Le Signal – Maxime Chattam

La couverture de ce roman me faisait de l’oeil depuis quelques temps… Un oeil noir bien sûr… Mais surtout cette belle maison entourée de sapins, hantée peut-être, probablement théâtre de drames abominables m’attirait comme un aimant… Comme mon imagination s’emporte vite! Mais avant tout, faisons connaissance avec la famille Spencer, fraîchement débarquée de New York et heureux propriétaire de cette vieille bâtisse : Tom le père est auteur de pièce de théâtre, Olivia son épouse est présentatrice TV (tiens, tiens, on dirait bien que Maxime Chattam s’est inspirée de sa propre vie pour créer ce couple réaliste…), Chad et Zoey leur enfants, et Owen le neveu adopté après la mort accidentelle de ses parents… Un souhait de changer de vie, de revenir à quelque chose de plus authentique, et les voici emménageant en plein coeur de l’été, à Mahingan Falls, petite ville balnéaire, difficile d’accès, entourée de collines et de forêts et surplombée par le mont Wendy qui tient son nom d’une ancienne légende indienne « Le Wendigo », monstre dévoreur de chair humaine… Mais dans cette ville agréable où tout le monde semble se connaître, des accidents inexpliqués, des crimes atroces et autres faits divers étranges et inhabituels plongent les habitants et les forces de l’ordre en plein désarroi. La famille Spencer, dont l’intégration sociale se passe plutôt bien se rend rapidement compte que quelque chose à La Ferme ne tourne pas rond : phénomènes étranges, cauchemars de la petite Zoey… et quelques carnets appartenant à un ancien propriétaire passionné de sciences occultes semblent fasciner Tom qui se plonge pour le meilleur et pour le pire dans l’histoire de la maison…

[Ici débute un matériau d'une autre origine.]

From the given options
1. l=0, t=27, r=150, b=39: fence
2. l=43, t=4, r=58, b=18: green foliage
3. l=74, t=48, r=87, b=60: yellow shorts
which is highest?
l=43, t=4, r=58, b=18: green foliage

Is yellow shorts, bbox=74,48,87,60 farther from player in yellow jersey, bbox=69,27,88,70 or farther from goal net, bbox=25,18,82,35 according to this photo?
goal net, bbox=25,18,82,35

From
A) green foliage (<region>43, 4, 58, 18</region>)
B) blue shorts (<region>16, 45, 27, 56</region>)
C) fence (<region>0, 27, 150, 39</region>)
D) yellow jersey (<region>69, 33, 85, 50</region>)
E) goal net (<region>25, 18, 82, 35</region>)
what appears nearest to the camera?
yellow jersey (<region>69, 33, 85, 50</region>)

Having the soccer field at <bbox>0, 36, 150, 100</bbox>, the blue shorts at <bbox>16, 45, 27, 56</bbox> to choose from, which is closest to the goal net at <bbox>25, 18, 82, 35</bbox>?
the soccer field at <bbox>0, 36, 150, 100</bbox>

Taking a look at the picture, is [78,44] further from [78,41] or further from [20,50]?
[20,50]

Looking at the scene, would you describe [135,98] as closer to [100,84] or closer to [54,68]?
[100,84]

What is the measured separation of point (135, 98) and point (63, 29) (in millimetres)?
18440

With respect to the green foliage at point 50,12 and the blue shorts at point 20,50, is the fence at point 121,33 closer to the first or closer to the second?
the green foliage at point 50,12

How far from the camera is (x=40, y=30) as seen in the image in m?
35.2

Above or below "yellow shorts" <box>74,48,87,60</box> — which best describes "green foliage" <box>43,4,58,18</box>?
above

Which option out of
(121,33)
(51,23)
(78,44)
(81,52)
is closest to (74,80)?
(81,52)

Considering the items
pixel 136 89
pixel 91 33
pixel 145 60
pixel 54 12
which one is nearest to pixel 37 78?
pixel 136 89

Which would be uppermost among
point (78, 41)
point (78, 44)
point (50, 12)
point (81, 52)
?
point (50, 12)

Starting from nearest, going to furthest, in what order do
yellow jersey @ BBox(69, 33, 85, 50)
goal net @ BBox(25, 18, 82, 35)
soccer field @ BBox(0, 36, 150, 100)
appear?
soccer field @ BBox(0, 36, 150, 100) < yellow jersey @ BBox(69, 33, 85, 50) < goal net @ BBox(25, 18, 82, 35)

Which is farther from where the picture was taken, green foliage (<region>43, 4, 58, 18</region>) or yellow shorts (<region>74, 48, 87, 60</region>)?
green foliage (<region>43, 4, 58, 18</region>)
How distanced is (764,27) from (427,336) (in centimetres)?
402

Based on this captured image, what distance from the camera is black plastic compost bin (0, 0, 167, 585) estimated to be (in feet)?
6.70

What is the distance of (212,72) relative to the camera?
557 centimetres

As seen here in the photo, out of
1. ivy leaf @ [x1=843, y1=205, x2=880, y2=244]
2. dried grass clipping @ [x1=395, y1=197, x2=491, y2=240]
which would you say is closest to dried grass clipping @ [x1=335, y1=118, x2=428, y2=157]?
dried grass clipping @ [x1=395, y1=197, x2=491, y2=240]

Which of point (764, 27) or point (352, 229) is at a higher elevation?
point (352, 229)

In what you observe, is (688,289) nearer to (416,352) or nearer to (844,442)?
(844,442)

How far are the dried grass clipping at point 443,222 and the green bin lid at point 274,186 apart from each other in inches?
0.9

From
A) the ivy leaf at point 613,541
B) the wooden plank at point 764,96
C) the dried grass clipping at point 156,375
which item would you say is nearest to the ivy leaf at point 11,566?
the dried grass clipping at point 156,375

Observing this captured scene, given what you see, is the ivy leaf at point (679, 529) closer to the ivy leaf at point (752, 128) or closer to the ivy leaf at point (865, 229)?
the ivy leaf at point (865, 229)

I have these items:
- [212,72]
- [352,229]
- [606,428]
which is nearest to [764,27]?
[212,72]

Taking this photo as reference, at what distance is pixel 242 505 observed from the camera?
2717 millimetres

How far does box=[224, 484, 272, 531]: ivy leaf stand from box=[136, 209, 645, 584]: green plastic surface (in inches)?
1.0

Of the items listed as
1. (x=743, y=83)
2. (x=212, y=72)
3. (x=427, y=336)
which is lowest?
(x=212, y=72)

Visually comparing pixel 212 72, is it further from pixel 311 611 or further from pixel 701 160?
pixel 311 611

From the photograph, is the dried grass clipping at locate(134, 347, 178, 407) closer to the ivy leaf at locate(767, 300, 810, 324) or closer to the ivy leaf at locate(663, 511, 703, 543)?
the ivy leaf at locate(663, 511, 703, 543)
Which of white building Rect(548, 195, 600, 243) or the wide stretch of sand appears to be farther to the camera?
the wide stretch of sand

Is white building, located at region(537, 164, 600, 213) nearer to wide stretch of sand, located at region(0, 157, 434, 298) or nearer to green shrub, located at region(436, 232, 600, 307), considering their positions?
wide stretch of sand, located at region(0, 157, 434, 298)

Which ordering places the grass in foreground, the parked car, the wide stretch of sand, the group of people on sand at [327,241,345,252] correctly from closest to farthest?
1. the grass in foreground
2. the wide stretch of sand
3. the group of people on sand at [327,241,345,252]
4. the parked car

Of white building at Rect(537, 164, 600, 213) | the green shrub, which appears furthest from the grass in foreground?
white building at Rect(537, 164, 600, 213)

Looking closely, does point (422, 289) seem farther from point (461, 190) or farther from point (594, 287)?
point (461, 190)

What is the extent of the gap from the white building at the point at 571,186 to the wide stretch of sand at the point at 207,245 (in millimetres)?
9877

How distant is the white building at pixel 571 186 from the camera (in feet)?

L’intrigue m’a rapidement séduit : de bons ingrédients comme cette vieille maison que l’on découvre avec la famille Spencer (je l’aurai aimée un peu plus mystérieuse quand même…), cette bande de gosses (on pense au Club des Râtés de Stephen de King, soixante ans plus tard…) à qui il va forcément arriver quelque chose de pas bon… et les crimes atroces pour lesquels nous ne sommes pas avertis, s’enchaînent sans répit. La tension monte crescendo et l’horreur s’installe progressivement jusqu’à quelques scènes franchement gore dans la deuxième partie, où effectivement les poils se hérissent…

J’ai trouvé certains personnages de ce livre particulièrement attachants, notamment Gemma la baby-sitter et Chad et Owen, les enfants des Spencer, grâce à qui nous percevons avec effroi les premières manifestations paranormales : le point de vue des enfants si particulier, leur vision innocente du monde qui les entoure contribue à accentuer la tension narrative et à installer le climat horrifique. Le rôle donné aux enfants est intéressant car leur courage exemplaire va contrebalancer les actes néfastes de certaines personnes avides d’avancées scientifiques, nocives pour l’humanité.

Au début de ma lecture et jusqu’à une bonne moitié du livre, en dépit d’une histoire captivante, je n’ai pas pu m’empêcher de considérer Le Signal comme une pâle copie de Stephen King. Etant une fan du maître, les allusions flagrantes, les reprises d’idées (l’épouvantail surtout…) m’ont déçu, me laissant un goût amer de déjà-vu. Hommage ? Je trouve cela un peu facile tout de même. L’enthousiasme d’une lecture passionnante m’a toutefois rattrapée, et certains passages d’horreur pure peuvent rivaliser avec l’imagination noire de Graham Masterton, par exemple.

J’en ai fini avec ce livre mais certaines images perçues de façon très réalistes au fil des pages me hanteront assurément encore longtemps!